### STATED GOAL
Could you copy every one of the records below word for word, with nothing changed?

### DATA IN THIS EXERCISE
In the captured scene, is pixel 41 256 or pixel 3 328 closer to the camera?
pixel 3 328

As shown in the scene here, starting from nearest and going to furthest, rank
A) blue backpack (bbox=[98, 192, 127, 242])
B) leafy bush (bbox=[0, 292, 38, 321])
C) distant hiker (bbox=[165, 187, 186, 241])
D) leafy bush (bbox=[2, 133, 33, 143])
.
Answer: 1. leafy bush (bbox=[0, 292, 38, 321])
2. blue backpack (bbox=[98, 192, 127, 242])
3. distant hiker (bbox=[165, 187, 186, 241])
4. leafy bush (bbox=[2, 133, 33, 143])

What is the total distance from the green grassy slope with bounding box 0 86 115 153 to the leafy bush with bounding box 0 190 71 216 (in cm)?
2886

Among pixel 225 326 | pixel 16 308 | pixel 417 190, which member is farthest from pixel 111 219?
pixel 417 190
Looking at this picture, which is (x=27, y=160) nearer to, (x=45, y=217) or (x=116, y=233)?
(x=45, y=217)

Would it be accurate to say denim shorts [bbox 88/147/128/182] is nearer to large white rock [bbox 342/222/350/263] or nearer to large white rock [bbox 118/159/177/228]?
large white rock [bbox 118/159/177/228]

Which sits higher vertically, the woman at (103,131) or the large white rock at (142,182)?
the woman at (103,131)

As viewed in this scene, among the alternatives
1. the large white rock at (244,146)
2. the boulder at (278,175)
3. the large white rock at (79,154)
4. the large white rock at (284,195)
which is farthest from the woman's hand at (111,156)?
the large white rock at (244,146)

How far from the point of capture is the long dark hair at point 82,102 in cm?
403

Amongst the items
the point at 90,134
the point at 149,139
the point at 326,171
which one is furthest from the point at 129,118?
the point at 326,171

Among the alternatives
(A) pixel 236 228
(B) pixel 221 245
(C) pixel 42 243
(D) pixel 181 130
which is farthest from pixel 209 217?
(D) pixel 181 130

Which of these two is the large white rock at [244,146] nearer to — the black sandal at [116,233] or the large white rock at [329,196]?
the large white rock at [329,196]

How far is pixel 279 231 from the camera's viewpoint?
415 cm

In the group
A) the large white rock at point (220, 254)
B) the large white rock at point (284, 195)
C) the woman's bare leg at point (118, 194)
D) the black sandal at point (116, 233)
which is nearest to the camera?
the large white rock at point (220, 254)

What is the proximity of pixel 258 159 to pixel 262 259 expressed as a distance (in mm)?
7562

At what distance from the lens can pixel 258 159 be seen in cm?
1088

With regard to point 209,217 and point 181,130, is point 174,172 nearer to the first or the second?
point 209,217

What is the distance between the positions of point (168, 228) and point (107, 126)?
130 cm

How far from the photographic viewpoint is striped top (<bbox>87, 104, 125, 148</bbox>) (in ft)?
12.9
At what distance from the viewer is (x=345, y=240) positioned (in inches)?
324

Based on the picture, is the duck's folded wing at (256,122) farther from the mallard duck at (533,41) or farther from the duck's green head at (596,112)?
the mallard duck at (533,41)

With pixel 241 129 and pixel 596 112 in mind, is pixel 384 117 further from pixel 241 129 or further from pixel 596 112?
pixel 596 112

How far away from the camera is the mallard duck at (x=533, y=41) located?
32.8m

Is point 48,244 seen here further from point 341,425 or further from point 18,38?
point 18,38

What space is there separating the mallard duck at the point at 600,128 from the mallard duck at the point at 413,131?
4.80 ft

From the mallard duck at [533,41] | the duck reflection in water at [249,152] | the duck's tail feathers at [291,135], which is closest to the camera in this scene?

### RESULT FOR THIS TASK
In the captured scene, is pixel 41 256 or pixel 3 328 closer to the camera?
pixel 3 328

As shown in the scene here, starting from nearest and going to furthest, rank
A) blue backpack (bbox=[98, 192, 127, 242])
B) leafy bush (bbox=[0, 292, 38, 321])
C) distant hiker (bbox=[165, 187, 186, 241])
D) leafy bush (bbox=[2, 133, 33, 143])
.
Answer: 1. leafy bush (bbox=[0, 292, 38, 321])
2. blue backpack (bbox=[98, 192, 127, 242])
3. distant hiker (bbox=[165, 187, 186, 241])
4. leafy bush (bbox=[2, 133, 33, 143])

What is the total distance from the green grassy slope with bounding box 0 86 115 153 to the leafy bush with bounding box 0 190 71 216 (in cm)?
2886

Among pixel 225 326 | pixel 16 308 | pixel 417 190, which member is farthest from pixel 111 219?
pixel 417 190
Looking at this picture, which is (x=27, y=160) nearer to, (x=45, y=217) or (x=116, y=233)?
(x=45, y=217)

Would it be accurate to say denim shorts [bbox 88/147/128/182] is nearer to large white rock [bbox 342/222/350/263] or nearer to large white rock [bbox 118/159/177/228]?
large white rock [bbox 118/159/177/228]

Which sits higher vertically, the woman at (103,131) or the large white rock at (142,182)?
the woman at (103,131)

As viewed in this scene, among the alternatives
1. the large white rock at (244,146)
2. the boulder at (278,175)
3. the large white rock at (79,154)
4. the large white rock at (284,195)
which is farthest from the woman's hand at (111,156)?
the large white rock at (244,146)

How far from the point of capture is the long dark hair at point 82,102 in cm?
403

Amongst the items
the point at 90,134
the point at 149,139
the point at 326,171
which one is furthest from the point at 129,118?
the point at 326,171

Among the alternatives
(A) pixel 236 228
(B) pixel 221 245
(C) pixel 42 243
(D) pixel 181 130
which is farthest from pixel 209 217?
(D) pixel 181 130

Which of these two is the large white rock at [244,146] nearer to — the black sandal at [116,233] or the large white rock at [329,196]?
the large white rock at [329,196]

How far is pixel 279 231 from the camera's viewpoint?
415 cm

In the group
A) the large white rock at point (220, 254)
B) the large white rock at point (284, 195)
C) the woman's bare leg at point (118, 194)
D) the black sandal at point (116, 233)
which is nearest to the camera?
the large white rock at point (220, 254)

What is the proximity of pixel 258 159 to pixel 262 259 expressed as a distance (in mm)?
7562

At what distance from the lens can pixel 258 159 be seen in cm?
1088

With regard to point 209,217 and point 181,130, is point 174,172 nearer to the first or the second?
point 209,217

What is the distance between the positions of point (168, 228) and point (107, 126)?
130 cm

How far from the photographic viewpoint is striped top (<bbox>87, 104, 125, 148</bbox>) (in ft)?
12.9
At what distance from the viewer is (x=345, y=240) positioned (in inches)?
324

Based on the picture, is the duck's folded wing at (256,122) farther from the mallard duck at (533,41) or farther from the duck's green head at (596,112)?
the mallard duck at (533,41)

With pixel 241 129 and pixel 596 112 in mind, is pixel 384 117 further from pixel 241 129 or further from pixel 596 112?
pixel 596 112

How far away from the camera is the mallard duck at (x=533, y=41) located?
32.8m

Is point 48,244 seen here further from point 341,425 or further from point 18,38?
point 18,38

What space is there separating the mallard duck at the point at 600,128 from the mallard duck at the point at 413,131?
4.80 ft

From the mallard duck at [533,41] | the duck reflection in water at [249,152] | the duck's tail feathers at [291,135], which is closest to the camera in this scene?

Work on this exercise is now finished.